Shane: this is intertwined with healthcare. The money is starting to follow the value of the food system changing. This industrialized, monoculture food system has only been around about 50 years. Like smoking, when something gets dangerous we begin to course-correct. We might see meat and sugar treated similarly to smoking in the near future. We see celebrities talking about the benefits of plant-based for the land and performance. James Cameron is now co-producing a movie called Game Changes about athletes and veganism, Serena Williams is talking about it for her performance. Maintaining the genuine whole food nutrition is really the key as we inevitably move to a plant-powered future.
What is next for you, at Health Warrior and at Power Plant Ventures?

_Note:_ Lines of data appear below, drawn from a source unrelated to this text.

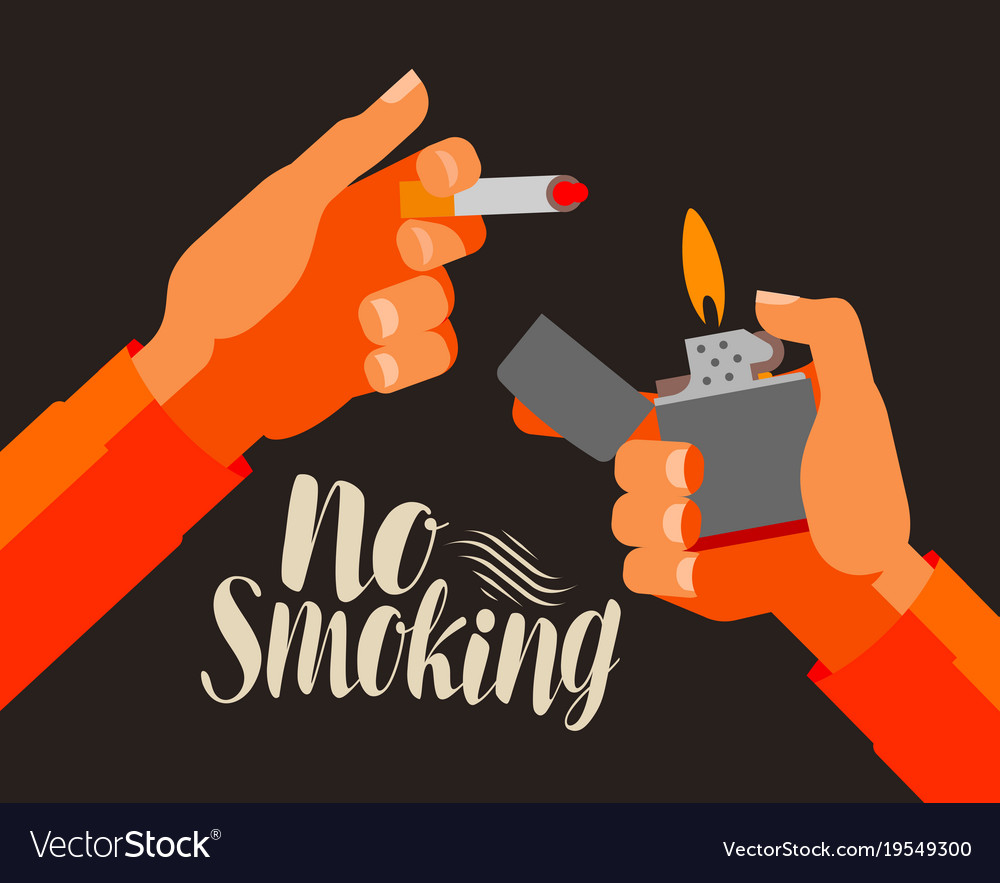 No Smoking Banner Nicotine Cigarette Tobacco Vector Image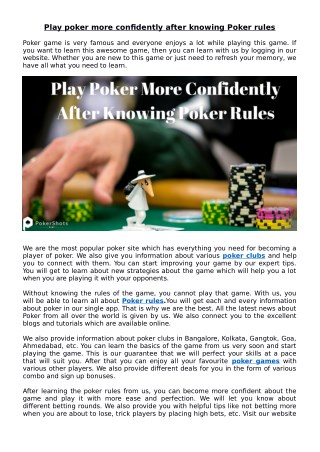 Play Poker More Confidently After Knowing Poker Rules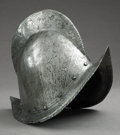 Military & Patriotic:Spanish American War, LATE 16th CENTURY 'COMB MORION' STYLE, SPANISH HELMET DATED 1540 - This type of helmet was historically used by the Conquist... (Total: 2 Item)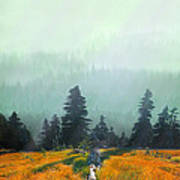 Fall In The Northwest Poster by Jeff Burgess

Shane: In the bar category, there are no other bars with nationwide distribution who have a superfood as first ingredient. We eventually want to be able to transcend the retail shelf as Nike and Patagonia do. Movement is something of lifestyle, so we are working with emerging fitness and wellness brands as well as SoulCycle and Barry’s so we can really connect with our customer outside of traditional brick and mortar locations.
I wanted to stay that we would be running a plant-powered ad at the NFL. But in 10 years the women’s national team will be bigger and that is where we will be running ads. When you are starting a company and read about starting one, you have to work like a crazy lunatic for five to eight years and you can’t do anything else. At some point, I look forward to writing a book about the food industry.
Dan: We are investors in Thrive Market and they’ve let us know that plant-based is one of their highest searched terms. Power Plant will invest a billion dollars in plant-based food companies. I’m looking forward to an upcoming Spartan race with my three year old son.